Riley deu um passo à frente, os olhos fixos em Renesmee, mas ela recuou, balançando a cabeça em negação, como se tentar afastar a realidade que estava diante dela.

— Não, você não pode ser meu irmão. Ele morreu quando eu tinha três anos — sua voz tremeu ao proferir as palavras, como se elas pudessem dissolver a imagem de Riley.

Riley olhou para ela com uma expressão dolorosa, mas determinada.

— Nessie, você sempre soube que eu não estava morto. Não de verdade.

Os olhos de Nessie passaram rapidamente de Riley para Ayla e Rebecca, como se buscassem alguma explicação ou mesmo uma confirmação. Como poderiam estar tão calmas diante do que estava acontecendo?

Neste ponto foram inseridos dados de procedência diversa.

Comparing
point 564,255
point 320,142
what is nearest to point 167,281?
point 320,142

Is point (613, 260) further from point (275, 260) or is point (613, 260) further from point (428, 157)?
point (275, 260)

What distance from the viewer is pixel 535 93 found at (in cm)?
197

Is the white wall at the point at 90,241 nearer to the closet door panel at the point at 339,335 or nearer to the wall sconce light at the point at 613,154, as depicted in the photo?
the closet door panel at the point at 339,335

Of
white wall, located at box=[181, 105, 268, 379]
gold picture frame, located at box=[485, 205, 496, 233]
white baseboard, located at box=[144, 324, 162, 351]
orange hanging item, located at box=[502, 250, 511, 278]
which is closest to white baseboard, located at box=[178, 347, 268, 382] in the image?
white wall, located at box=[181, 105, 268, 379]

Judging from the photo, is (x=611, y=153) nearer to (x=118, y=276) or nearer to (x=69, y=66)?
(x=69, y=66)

— Como vocês conseguem ficar tão tranquilas depois de tudo isso? — Perguntou Nessie, a confusão misturada ao pavor em sua voz.

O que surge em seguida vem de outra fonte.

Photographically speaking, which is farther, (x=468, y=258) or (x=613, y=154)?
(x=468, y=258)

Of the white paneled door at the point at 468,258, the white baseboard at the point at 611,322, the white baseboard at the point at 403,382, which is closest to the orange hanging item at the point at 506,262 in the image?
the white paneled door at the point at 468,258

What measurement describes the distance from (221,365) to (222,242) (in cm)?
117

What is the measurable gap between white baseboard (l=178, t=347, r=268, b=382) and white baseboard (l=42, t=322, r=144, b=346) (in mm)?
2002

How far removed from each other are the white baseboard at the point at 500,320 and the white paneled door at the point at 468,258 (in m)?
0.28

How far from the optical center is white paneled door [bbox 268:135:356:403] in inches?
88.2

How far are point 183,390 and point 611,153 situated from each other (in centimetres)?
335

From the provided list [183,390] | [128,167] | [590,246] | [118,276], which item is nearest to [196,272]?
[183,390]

Rebecca, mantendo a voz calma, respondeu: — Eu te entendo, Nessie. Foi uma loucura para mim também quando descobri tudo isso. Mas... Jacob pode explicar.

Nessie olhou para mim, a incerteza ainda evidente em seu rosto. Eu sabia que ela estava buscando uma âncora, algo que pudesse tornar tudo isso mais compreensível, mais seguro. Sem hesitar, entrei na floresta e deixei minha forma humana assumir, sentindo a mudança acontecer rapidamente. Quando voltei, ela me olhou por um breve momento, mas desviou o olhar, voltando a encarar Riley.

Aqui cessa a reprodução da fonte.